On this day in 1988, President Ronald Reagan signs a law designating the first Thursday in May as the National Day of Prayer.
Of course, Reagan had already issued a proclamation for a day of prayer that year. In classic Reagan style, his proclamation included a story.
“Americans in every generation have turned to their Maker in prayer,” Reagan began. “That was surely so at the very beginning of our Nation, in the earliest days of our quest for independence and liberty. It could only be thus, for a people who recognized God as the Author of freedom . . . . So did they believe, those who gathered in Carpenters’ Hall in Philadelphia in 1774, the members of the First Continental Congress.”
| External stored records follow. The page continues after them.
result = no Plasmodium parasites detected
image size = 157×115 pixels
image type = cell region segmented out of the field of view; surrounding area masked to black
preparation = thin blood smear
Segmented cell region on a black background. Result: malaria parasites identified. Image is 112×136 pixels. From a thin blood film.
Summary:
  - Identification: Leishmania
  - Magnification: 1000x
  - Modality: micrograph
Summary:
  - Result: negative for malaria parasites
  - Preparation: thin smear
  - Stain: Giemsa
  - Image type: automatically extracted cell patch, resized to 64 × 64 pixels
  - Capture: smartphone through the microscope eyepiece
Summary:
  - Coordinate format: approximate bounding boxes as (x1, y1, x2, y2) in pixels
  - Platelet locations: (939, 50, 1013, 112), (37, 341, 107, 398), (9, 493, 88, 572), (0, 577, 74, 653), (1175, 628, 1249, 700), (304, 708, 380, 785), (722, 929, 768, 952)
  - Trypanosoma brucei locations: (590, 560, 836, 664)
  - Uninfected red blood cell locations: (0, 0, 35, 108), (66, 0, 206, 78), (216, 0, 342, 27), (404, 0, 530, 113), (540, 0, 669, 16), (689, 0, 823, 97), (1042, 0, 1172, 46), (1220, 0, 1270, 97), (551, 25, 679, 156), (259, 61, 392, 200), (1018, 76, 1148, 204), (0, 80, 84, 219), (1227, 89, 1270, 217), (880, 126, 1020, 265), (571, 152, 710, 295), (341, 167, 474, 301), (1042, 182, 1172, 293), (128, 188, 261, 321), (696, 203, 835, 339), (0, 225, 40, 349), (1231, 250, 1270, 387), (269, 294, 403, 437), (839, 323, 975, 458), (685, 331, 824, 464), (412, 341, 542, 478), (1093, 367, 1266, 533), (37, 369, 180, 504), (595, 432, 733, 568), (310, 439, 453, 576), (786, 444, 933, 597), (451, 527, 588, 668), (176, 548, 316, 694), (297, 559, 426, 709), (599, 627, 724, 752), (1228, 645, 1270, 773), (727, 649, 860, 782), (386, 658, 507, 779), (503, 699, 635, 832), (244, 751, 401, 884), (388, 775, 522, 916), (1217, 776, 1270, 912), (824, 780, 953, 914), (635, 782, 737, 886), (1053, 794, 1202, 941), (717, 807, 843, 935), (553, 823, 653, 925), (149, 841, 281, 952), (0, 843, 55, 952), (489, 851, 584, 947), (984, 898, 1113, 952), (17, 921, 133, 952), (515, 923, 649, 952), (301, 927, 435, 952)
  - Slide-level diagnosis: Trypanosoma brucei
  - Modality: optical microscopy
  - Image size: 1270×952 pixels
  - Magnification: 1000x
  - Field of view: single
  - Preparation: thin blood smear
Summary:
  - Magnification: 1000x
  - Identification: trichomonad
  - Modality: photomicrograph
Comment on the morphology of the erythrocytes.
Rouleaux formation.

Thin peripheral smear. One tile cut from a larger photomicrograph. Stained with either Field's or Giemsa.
The Congress described by Reagan was called to order on September 5, 1774. Early in the proceedings, a delegate moved that Congress be opened with a prayer. Two other delegates opposed the motion on the grounds that “we were so divided in religious sentiments.”
At this juncture, one respected delegate from Massachusetts spoke up. Samuel Adams rose to his feet and declared that he “was no bigot, and could hear a prayer from a gentleman of piety and virtue, who was at the same time a friend to his country.” Reagan summarized Adams’s plea: “Because Sam Adams gave voice to all the goodness, the genius, and the generosity that make up the American spirit, the First Continental Congress made its first act a prayer—the beginning of a great tradition.”
The Reverend Jacob Duché, a local Episcopal clergyman, was nominated to lead the Congress in prayer. He decided to read Psalm 35. Have you read the Psalm lately? Such an appropriate choice, under the circumstances. The Psalm begins: “Contend, Lord, with those who contend with me; fight against those who fight against me . . . .”
Duché finished the Pslam, then prayed a prayer that “filled the bosom of every man present,” according to John Adams.
Our nation began with the Boston Tea Party, the “shot heard round the world,” and other great moments. But perhaps we should remember that one of these great moments was a few quiet minutes in a hall in Philadelphia. Men of different religious persuasions agreed to spend a few moments praying together, because they knew that they needed divine assistance for the long struggle ahead.
That long struggle is ahead of us today, too.